C’est une mauvaise nouvelle qui arrive avec le printemps. Les ménages encore abonnés à une offre de gaz à prix indexé vont voir leur facture grimper sensiblement dès le mois de mai. En cause : une tension persistante sur les marchés de gros européens, qui se répercute mécaniquement sur les tarifs pratiqués par les fournisseurs.

La hausse attendue tourne autour de 15%. Un chiffre qui peut sembler abstrait, mais dont l’impact concret varie fortement d’un foyer à l’autre. Chauffage au gaz, eau chaude sanitaire, cuisson… le profil de chaque ménage joue un rôle décisif dans l’addition finale.

Pourquoi les prix repartent à la hausse en mai ?

Les offres indexées sont directement liées aux fluctuations des cours du gaz sur les marchés de gros. Or, ces dernières semaines, les prix ont enregistré une nouvelle poussée à la hausse. Les raisons sont multiples : reconstitution des stocks européens plus lente que prévu, tensions géopolitiques persistantes et demande soutenue dans plusieurs pays.

Contrairement aux offres à prix fixe, qui garantissent un tarif stable sur une durée déterminée, les offres indexées répercutent ces variations en temps quasi réel. Les consommateurs concernés n’ont donc pas de filet de protection face à ces évolutions.

Combien de foyers sont réellement concernés ?

Tous les abonnés au gaz ne seront pas touchés de la même façon. Seuls les ménages ayant souscrit une offre indexée — souvent proposée comme l’option par défaut par certains fournisseurs — subiront cette augmentation de plein fouet en mai. Ceux qui ont opté pour un prix fixe dans le cadre d’un contrat en cours ne verront, eux, aucun changement sur leur prochaine facture.

Il est donc conseillé de vérifier rapidement le type de contrat souscrit, en consultant son espace client ou en contactant directement son fournisseur. Cette simple vérification peut éviter une mauvaise surprise.

Le détail par profil : combien de plus sur la facture ?

Pour rendre cette hausse plus lisible, voici comment elle se traduit en euros selon les grands profils de consommation :

  • Petit consommateur (cuisson uniquement, environ 500 kWh/an) : la hausse représente quelques euros supplémentaires par mois, souvent moins de 5 €.
  • Consommateur moyen (eau chaude sanitaire au gaz, environ 2 000 kWh/an) : l’impact mensuel se situe autour de 10 à 15 € de plus sur la facture.
  • Grand consommateur (chauffage central au gaz, environ 15 000 à 20 000 kWh/an) : c’est ici que l’addition est la plus salée, avec une hausse pouvant dépasser 100 à 150 € sur l’année, voire davantage pour les grandes surfaces habitables.

Ces estimations sont données à titre indicatif et peuvent varier selon le fournisseur, la région et les éventuelles remises contractuelles en vigueur.

Que faire face à cette hausse ?

Face à cette augmentation, plusieurs options s’offrent aux consommateurs.
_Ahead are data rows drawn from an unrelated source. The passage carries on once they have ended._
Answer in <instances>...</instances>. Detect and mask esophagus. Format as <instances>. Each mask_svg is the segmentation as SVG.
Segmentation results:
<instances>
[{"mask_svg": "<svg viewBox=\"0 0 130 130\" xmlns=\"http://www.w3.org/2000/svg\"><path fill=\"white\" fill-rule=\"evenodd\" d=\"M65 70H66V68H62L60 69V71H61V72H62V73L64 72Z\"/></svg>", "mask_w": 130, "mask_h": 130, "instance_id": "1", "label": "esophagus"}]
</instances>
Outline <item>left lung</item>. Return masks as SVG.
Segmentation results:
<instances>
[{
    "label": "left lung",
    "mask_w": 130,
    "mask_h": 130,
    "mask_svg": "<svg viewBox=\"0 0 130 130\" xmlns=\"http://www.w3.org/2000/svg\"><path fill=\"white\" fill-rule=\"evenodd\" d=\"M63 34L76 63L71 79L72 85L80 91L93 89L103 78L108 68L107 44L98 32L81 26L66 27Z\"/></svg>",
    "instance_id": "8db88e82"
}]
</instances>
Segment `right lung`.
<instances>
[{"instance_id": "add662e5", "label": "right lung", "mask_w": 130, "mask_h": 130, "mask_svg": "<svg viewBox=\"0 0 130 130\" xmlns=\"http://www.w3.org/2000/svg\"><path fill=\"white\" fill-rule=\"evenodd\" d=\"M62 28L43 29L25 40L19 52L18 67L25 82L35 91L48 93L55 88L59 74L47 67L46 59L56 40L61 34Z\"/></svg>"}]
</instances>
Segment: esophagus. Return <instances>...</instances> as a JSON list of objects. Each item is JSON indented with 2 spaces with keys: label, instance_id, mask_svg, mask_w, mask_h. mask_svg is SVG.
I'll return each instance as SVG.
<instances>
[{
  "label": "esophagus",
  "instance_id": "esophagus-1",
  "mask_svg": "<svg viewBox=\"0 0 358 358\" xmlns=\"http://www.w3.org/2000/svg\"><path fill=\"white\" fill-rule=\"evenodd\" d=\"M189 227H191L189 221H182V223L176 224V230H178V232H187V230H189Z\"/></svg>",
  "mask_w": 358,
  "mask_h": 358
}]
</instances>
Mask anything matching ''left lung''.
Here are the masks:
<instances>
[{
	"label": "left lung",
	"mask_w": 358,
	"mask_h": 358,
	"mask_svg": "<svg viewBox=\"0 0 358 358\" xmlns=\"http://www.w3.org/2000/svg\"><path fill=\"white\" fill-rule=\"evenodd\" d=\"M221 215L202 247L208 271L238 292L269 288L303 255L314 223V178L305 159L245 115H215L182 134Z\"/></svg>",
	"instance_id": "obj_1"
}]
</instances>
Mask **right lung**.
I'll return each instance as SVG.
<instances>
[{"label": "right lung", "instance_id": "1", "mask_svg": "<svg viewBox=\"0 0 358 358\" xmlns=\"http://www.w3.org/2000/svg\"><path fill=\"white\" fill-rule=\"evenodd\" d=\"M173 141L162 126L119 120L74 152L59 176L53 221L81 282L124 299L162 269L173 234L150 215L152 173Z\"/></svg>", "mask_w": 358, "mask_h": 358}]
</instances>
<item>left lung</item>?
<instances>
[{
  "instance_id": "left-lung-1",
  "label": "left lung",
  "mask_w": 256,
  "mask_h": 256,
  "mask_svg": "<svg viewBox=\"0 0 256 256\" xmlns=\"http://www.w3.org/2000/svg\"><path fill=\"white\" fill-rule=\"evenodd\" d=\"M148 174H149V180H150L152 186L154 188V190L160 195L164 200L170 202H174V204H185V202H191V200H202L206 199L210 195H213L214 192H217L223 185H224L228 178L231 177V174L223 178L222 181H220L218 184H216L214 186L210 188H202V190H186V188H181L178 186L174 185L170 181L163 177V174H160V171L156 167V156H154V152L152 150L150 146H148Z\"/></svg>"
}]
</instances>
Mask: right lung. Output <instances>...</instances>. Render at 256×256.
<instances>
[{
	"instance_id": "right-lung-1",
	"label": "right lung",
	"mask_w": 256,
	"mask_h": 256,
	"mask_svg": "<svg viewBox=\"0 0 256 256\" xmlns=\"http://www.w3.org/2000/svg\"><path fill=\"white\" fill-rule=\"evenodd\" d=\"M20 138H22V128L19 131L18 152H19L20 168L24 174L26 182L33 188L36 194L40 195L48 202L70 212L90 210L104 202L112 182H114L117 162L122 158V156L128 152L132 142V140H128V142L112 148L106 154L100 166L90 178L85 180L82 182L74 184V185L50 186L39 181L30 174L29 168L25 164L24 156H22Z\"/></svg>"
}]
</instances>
La première consiste à changer d’offre pour basculer vers un contrat à prix fixe, ce qui permet de se prémunir contre les prochaines fluctuations. Certains fournisseurs proposent cette bascule sans frais ni pénalité.

Il est également possible de changer de fournisseur en faisant jouer la concurrence. Le marché du gaz est ouvert, et des offres plus compétitives peuvent exister selon les situations. La résiliation d’un contrat de gaz est généralement gratuite, sans préavis obligatoire.
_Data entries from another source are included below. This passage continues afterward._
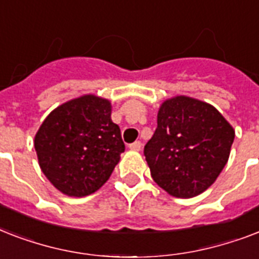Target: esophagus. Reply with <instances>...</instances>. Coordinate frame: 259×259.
Listing matches in <instances>:
<instances>
[{"label":"esophagus","mask_w":259,"mask_h":259,"mask_svg":"<svg viewBox=\"0 0 259 259\" xmlns=\"http://www.w3.org/2000/svg\"><path fill=\"white\" fill-rule=\"evenodd\" d=\"M129 149L134 150V152H138V150H141V142L136 141V142H133V144H130Z\"/></svg>","instance_id":"34e87169"}]
</instances>
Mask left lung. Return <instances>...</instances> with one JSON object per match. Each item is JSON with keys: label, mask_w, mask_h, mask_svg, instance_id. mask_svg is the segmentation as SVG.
<instances>
[{"label": "left lung", "mask_w": 259, "mask_h": 259, "mask_svg": "<svg viewBox=\"0 0 259 259\" xmlns=\"http://www.w3.org/2000/svg\"><path fill=\"white\" fill-rule=\"evenodd\" d=\"M234 137L231 123L212 105L175 95L160 106L157 129L144 153L156 184L170 196L189 199L215 183Z\"/></svg>", "instance_id": "1"}]
</instances>
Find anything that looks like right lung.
Here are the masks:
<instances>
[{"label":"right lung","mask_w":259,"mask_h":259,"mask_svg":"<svg viewBox=\"0 0 259 259\" xmlns=\"http://www.w3.org/2000/svg\"><path fill=\"white\" fill-rule=\"evenodd\" d=\"M33 144L41 172L71 197L97 192L125 150L119 126L111 121V102L95 94L80 95L52 110Z\"/></svg>","instance_id":"right-lung-1"}]
</instances>
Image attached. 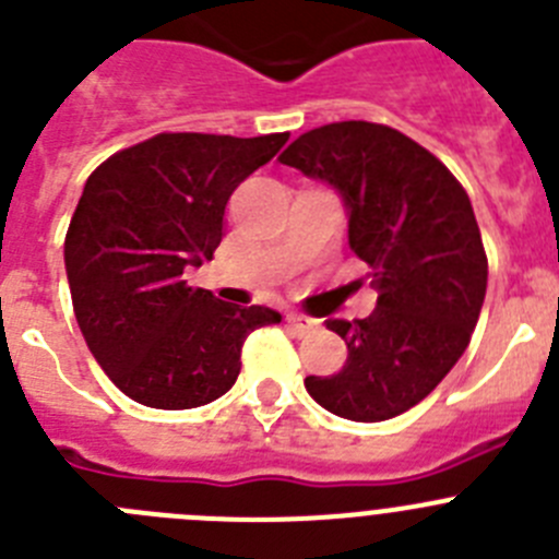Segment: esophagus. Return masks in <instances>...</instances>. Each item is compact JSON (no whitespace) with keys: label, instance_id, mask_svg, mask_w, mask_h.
Here are the masks:
<instances>
[{"label":"esophagus","instance_id":"esophagus-1","mask_svg":"<svg viewBox=\"0 0 559 559\" xmlns=\"http://www.w3.org/2000/svg\"><path fill=\"white\" fill-rule=\"evenodd\" d=\"M286 323L292 325L295 334H309V331L317 325V320H311V317L306 314H298V311H289V314H286Z\"/></svg>","mask_w":559,"mask_h":559}]
</instances>
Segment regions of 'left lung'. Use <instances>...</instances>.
Instances as JSON below:
<instances>
[{"label": "left lung", "instance_id": "left-lung-1", "mask_svg": "<svg viewBox=\"0 0 559 559\" xmlns=\"http://www.w3.org/2000/svg\"><path fill=\"white\" fill-rule=\"evenodd\" d=\"M348 211V245L379 289L365 320H329L348 345L334 376H306L323 409L379 424L412 409L465 354L487 292L474 205L442 160L386 124L334 122L281 153Z\"/></svg>", "mask_w": 559, "mask_h": 559}]
</instances>
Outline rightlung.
I'll list each match as a JSON object with an SVG mask.
<instances>
[{
    "instance_id": "1",
    "label": "right lung",
    "mask_w": 559,
    "mask_h": 559,
    "mask_svg": "<svg viewBox=\"0 0 559 559\" xmlns=\"http://www.w3.org/2000/svg\"><path fill=\"white\" fill-rule=\"evenodd\" d=\"M289 133H158L85 180L63 261L78 325L108 379L153 409L211 404L239 376L245 336L281 323L267 306L192 289L183 270L214 259L225 205Z\"/></svg>"
}]
</instances>
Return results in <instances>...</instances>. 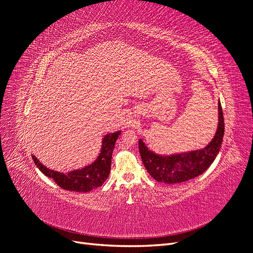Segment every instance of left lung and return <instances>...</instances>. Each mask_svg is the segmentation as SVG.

Enfin, des gestes simples de sobriété énergétique — baisser légèrement la température du chauffage, isoler les fenêtres, entretenir sa chaudière — permettent de limiter l’impact de cette hausse sur le budget du foyer, quelle que soit l’offre souscrite.
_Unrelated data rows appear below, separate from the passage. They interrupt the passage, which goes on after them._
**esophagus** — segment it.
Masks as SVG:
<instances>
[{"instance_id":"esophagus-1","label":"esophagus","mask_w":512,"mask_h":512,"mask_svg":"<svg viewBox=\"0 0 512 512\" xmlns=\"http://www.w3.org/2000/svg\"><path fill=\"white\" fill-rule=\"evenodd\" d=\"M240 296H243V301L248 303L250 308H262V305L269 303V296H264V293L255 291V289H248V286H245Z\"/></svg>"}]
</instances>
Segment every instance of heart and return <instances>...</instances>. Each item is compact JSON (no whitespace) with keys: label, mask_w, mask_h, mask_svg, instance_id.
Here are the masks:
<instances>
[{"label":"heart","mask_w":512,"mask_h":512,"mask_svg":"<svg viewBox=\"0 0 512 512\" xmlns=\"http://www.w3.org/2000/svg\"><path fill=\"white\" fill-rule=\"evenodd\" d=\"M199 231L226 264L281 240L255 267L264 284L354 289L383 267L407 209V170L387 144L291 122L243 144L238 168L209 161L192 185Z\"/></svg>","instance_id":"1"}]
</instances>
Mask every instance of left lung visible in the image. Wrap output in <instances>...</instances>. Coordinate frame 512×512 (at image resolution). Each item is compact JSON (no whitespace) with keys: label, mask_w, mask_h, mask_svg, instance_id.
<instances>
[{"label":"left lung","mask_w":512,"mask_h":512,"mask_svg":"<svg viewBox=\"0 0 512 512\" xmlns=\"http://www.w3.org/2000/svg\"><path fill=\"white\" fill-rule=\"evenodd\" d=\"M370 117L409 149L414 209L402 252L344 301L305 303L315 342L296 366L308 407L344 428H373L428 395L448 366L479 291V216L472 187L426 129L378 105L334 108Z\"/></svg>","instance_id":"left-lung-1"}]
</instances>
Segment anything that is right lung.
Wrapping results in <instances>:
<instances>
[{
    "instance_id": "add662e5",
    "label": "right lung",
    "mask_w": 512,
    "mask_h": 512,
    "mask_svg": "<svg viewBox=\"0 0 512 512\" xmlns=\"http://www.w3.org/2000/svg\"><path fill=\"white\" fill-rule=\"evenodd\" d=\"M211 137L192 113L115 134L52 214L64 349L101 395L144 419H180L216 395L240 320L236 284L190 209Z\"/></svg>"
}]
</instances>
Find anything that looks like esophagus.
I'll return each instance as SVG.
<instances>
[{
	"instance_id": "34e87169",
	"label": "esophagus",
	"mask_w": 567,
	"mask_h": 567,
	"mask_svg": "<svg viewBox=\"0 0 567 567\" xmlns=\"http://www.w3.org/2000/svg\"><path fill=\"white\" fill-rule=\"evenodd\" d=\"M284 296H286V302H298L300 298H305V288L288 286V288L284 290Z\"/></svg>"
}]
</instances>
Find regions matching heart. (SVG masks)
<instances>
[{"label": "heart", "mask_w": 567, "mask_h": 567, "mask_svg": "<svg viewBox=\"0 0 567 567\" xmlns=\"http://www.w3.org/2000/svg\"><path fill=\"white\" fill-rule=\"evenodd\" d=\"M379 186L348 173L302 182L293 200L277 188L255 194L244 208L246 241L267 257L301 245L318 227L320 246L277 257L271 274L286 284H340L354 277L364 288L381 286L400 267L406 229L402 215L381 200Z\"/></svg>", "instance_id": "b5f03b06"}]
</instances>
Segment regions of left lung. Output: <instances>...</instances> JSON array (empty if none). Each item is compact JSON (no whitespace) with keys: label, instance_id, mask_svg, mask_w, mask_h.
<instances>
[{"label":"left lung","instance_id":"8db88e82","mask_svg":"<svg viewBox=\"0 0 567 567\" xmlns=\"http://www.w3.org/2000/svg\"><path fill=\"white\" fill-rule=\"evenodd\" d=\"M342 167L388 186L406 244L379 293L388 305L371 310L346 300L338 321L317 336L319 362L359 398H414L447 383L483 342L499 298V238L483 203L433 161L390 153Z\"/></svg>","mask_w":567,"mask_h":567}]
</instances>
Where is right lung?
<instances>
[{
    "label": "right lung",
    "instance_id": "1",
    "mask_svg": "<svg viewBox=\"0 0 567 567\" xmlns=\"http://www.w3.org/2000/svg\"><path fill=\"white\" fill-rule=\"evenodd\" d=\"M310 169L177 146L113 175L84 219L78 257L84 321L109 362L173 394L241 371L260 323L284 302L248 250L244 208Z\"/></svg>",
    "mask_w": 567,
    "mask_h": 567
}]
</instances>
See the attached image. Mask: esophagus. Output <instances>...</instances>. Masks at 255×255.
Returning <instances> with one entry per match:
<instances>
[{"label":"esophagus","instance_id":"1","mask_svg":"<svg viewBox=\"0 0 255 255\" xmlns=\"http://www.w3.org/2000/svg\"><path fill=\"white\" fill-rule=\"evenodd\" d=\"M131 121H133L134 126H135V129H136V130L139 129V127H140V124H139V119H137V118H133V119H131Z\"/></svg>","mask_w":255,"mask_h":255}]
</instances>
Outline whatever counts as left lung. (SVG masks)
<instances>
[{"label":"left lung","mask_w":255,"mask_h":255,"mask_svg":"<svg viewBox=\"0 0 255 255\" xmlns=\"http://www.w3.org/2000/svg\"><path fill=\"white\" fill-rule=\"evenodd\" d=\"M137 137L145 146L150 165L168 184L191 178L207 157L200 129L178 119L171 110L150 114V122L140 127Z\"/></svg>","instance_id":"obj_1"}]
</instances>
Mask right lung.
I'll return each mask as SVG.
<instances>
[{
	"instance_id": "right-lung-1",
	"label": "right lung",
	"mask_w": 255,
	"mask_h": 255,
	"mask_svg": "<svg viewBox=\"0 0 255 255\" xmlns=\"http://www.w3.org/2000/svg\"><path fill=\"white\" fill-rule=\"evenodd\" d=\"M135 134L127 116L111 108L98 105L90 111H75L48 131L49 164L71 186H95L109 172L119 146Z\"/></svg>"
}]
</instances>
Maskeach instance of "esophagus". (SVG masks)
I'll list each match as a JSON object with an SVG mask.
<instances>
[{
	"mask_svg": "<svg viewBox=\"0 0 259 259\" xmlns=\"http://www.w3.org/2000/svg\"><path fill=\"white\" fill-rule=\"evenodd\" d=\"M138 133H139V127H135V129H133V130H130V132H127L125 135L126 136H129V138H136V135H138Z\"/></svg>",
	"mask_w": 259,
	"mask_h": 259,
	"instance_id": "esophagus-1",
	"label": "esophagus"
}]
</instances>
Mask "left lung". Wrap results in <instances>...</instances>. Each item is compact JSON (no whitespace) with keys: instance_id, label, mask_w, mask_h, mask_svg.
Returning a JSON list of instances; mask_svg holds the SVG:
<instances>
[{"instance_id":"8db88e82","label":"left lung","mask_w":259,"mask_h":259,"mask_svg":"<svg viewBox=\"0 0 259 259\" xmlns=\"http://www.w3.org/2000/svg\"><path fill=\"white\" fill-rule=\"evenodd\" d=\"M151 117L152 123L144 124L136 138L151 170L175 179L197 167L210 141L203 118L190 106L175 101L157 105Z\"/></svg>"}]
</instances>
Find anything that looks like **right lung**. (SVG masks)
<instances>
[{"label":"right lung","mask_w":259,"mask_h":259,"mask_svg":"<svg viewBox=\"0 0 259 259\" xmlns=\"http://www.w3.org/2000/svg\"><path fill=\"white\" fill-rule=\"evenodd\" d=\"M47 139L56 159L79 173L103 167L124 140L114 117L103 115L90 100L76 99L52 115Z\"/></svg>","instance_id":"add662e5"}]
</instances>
Un contexte qui invite à la vigilance

Cette hausse de mai 2025 rappelle une réalité bien connue des abonnés aux offres indexées : leur facture est exposée aux aléas du marché mondial de l’énergie. Dans un contexte où les prix peuvent évoluer rapidement dans un sens comme dans l’autre, rester informé et comparer régulièrement son contrat reste le meilleur réflexe à adopter.

Les prochains mois seront déterminants. Si les tensions sur les marchés se poursuivent, de nouvelles révisions à la hausse ne sont pas à exclure avant l’automne, période de reprise du chauffage.